While there were definitely some blustery headwinds, the average 401(k) closed out the first quarter on a strong note.
By this point in the calendar a year ago, we had all (just) awakened to the dangers of the Coronavirus. And in a month of extraordinary market volatility, in March 2020 the Dow Jones Industrial Average recorded the most dismal first quarter of its 135-year history, off 26% from the record high it set… in February. The S&P 500 also set a record of a different sort for the quarter—down 24% from the record it (also) set just six weeks ago. The average 401(k) took it on the chin as well—though it was blunted by contributions and some diversity in the portfolios.
Not that there weren’t bumps in the road, but overall, it’s been a good quarter for the markets. The Dow is up about 8%, the S&P 500 gained 6%, and the Nasdaq 3% (yeah, it’s been bumpier for tech). And, sure enough, it’s been a good quarter for the average 401(k) as well.

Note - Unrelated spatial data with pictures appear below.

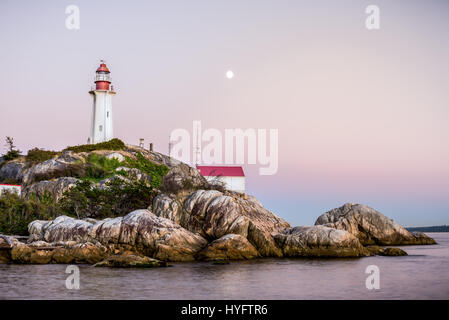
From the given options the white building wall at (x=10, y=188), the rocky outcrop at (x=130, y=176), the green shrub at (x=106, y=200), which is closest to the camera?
the green shrub at (x=106, y=200)

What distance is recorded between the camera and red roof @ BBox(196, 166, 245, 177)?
171ft

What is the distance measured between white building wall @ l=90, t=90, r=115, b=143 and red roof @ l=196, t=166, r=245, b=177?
11961mm

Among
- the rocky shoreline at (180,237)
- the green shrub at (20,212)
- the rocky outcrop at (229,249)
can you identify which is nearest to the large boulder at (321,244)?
the rocky shoreline at (180,237)

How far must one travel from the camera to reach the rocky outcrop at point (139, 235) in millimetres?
27797

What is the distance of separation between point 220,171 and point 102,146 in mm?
13073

For younger (25-34), less tenured (1-4 years) workers, the average 401(k) climbed 6.8%. And, according to estimates from the nonpartisan Employee Benefit Research Institute (EBRI), older (age 55-64) workers with more than 20 years of tenure rose 3.5%. The groups often diverge in results—the older cohort’s average balance—being larger—is generally more influenced by market moves than contributions.

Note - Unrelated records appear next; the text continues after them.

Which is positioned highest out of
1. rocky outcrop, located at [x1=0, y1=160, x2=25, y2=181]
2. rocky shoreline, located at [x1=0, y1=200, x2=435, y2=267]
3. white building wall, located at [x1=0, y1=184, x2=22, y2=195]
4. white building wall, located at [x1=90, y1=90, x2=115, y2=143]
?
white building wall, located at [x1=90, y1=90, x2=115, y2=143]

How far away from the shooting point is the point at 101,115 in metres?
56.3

In fact, you can glean a sense for the relative volatility of the markets in recent weeks. In March the average 401(k) of the younger, less-tenured cohort was 3.8% higher, according to EBRI, while the older, more tenured group rose 2.6%. A month ago, the latter had only just regained positive territory, rising 0.8% after a 0.6% decline in January.
Looks like the average 401(k) may have turned that old saying on its ear—entering March like a lamb and closing like a lion. Are April “showers” ahead?